# TASK PROMPT
State how many lines of the records below contain the string "millimetres". Reply with the number alone.

# MATERIAL FOR THE TASK
----------
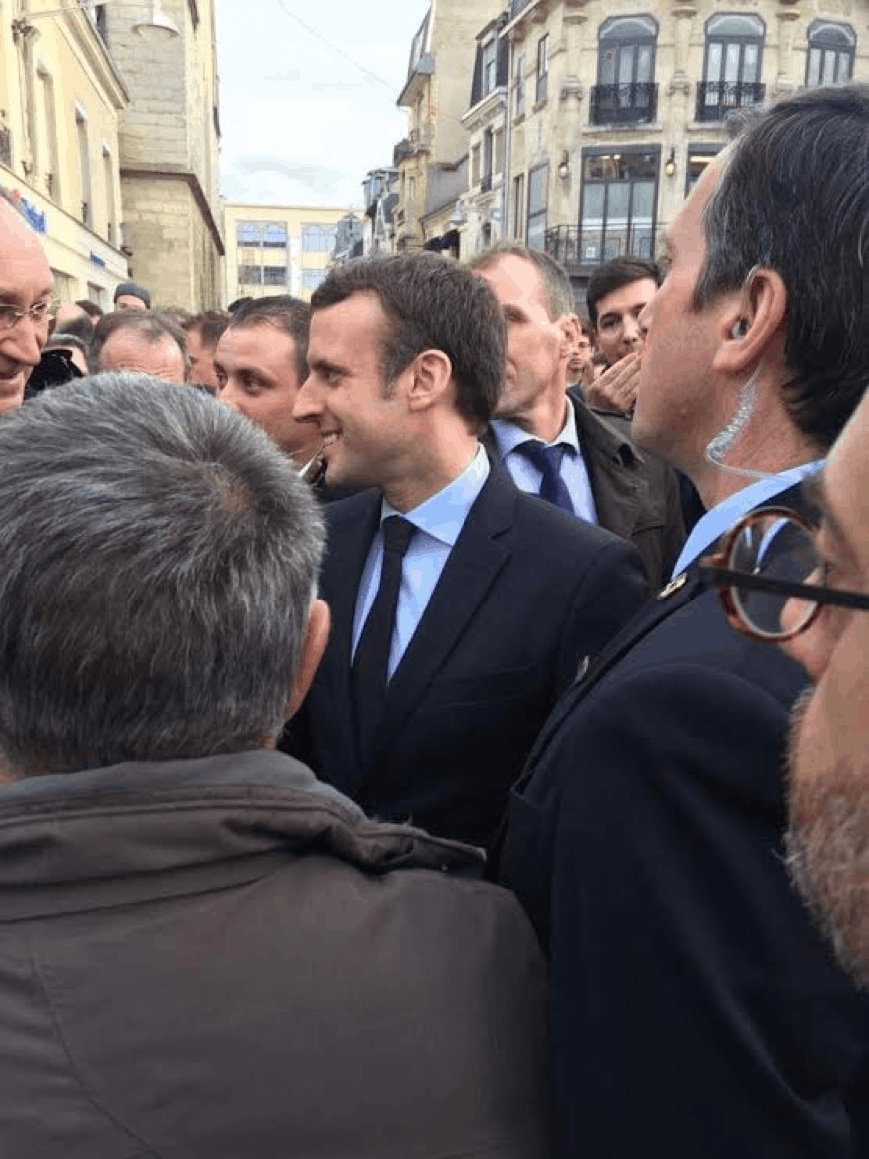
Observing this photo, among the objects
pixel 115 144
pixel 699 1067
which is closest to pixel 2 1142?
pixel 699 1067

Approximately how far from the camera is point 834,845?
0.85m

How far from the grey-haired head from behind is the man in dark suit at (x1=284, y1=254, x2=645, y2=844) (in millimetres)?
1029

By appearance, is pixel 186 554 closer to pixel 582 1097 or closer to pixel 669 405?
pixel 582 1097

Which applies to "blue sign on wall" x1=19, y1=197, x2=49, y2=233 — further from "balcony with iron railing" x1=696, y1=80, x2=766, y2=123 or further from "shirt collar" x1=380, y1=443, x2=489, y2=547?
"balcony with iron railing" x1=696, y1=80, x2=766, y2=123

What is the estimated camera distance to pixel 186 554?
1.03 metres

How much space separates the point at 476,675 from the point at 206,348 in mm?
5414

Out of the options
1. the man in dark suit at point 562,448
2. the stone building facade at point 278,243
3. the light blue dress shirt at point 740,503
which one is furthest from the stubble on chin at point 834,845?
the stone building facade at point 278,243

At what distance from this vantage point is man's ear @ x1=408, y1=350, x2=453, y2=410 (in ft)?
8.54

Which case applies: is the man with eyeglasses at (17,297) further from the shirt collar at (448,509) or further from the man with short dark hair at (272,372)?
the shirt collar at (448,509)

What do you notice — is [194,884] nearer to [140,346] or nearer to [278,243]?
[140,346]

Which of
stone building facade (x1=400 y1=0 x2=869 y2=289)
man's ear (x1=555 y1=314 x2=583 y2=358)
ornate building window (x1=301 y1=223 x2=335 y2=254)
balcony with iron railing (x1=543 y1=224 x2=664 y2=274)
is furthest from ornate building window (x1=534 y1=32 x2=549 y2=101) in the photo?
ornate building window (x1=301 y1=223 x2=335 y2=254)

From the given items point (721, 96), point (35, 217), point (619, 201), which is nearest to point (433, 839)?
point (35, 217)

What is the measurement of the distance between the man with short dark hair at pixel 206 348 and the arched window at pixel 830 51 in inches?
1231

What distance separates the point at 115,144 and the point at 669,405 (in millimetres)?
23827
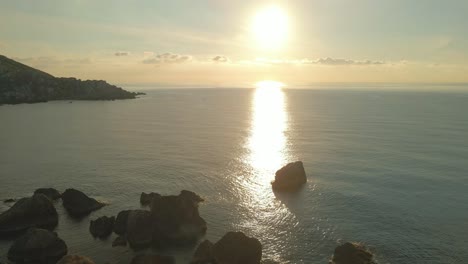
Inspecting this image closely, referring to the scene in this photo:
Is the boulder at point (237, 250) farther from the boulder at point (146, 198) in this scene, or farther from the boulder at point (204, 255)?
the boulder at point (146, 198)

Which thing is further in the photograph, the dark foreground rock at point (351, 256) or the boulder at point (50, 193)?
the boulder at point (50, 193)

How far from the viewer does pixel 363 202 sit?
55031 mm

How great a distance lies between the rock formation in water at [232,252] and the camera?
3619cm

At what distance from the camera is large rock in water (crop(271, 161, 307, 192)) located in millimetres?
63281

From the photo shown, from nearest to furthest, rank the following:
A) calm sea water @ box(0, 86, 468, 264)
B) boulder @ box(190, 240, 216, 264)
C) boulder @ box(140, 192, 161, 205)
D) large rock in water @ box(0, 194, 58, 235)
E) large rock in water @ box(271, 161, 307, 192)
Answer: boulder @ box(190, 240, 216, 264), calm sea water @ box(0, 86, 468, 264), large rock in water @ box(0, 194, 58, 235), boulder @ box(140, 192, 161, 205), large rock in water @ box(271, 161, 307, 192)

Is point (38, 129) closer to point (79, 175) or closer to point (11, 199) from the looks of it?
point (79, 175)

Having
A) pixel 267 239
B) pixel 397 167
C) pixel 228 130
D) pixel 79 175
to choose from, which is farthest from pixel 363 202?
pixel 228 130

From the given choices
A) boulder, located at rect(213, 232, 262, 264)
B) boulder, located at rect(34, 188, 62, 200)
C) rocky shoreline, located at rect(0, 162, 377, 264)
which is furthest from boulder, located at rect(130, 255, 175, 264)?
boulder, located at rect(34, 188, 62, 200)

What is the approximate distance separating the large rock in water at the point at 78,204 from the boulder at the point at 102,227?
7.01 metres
----------
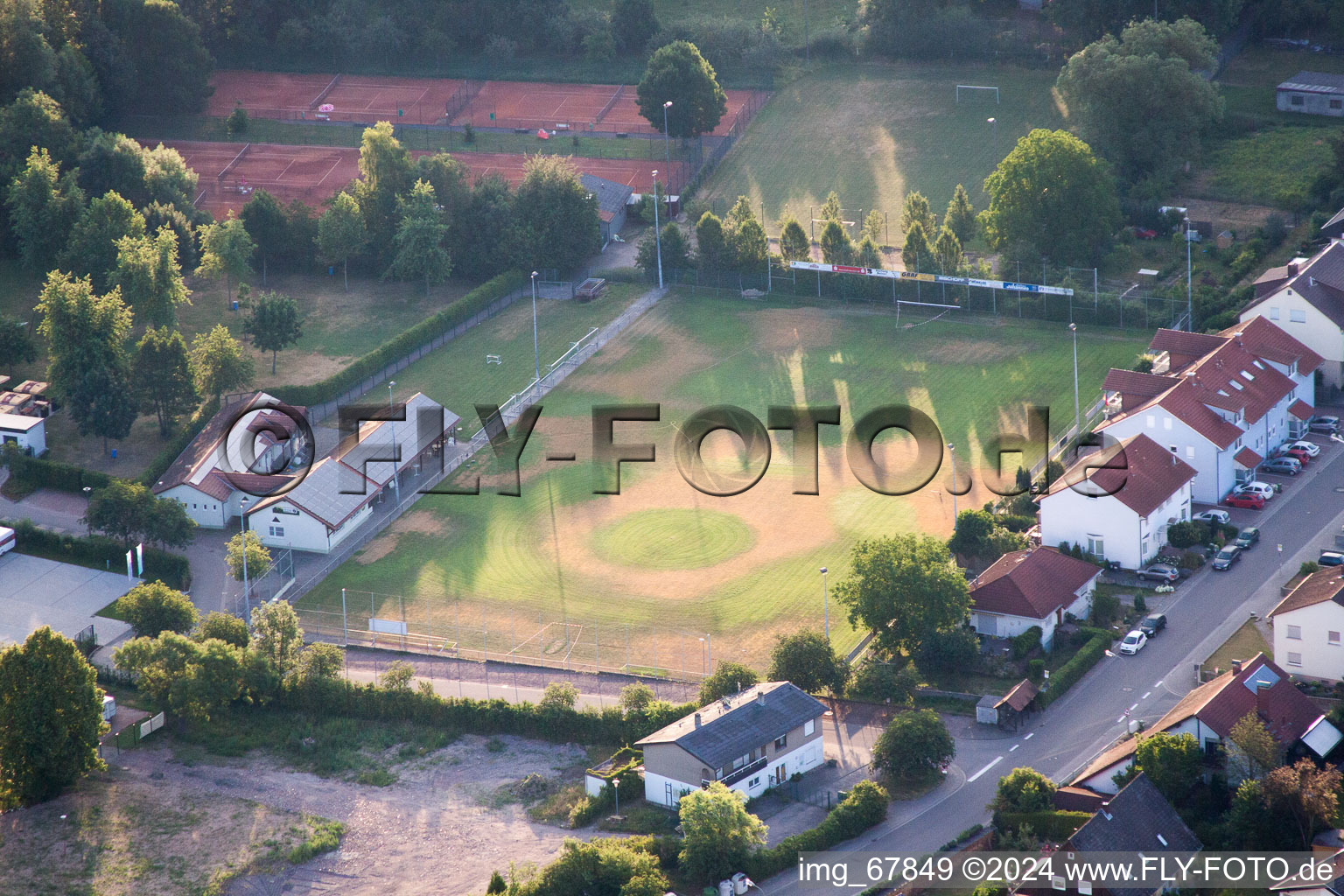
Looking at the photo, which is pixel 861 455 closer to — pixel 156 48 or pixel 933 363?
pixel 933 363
----------
# IN RESPONSE
3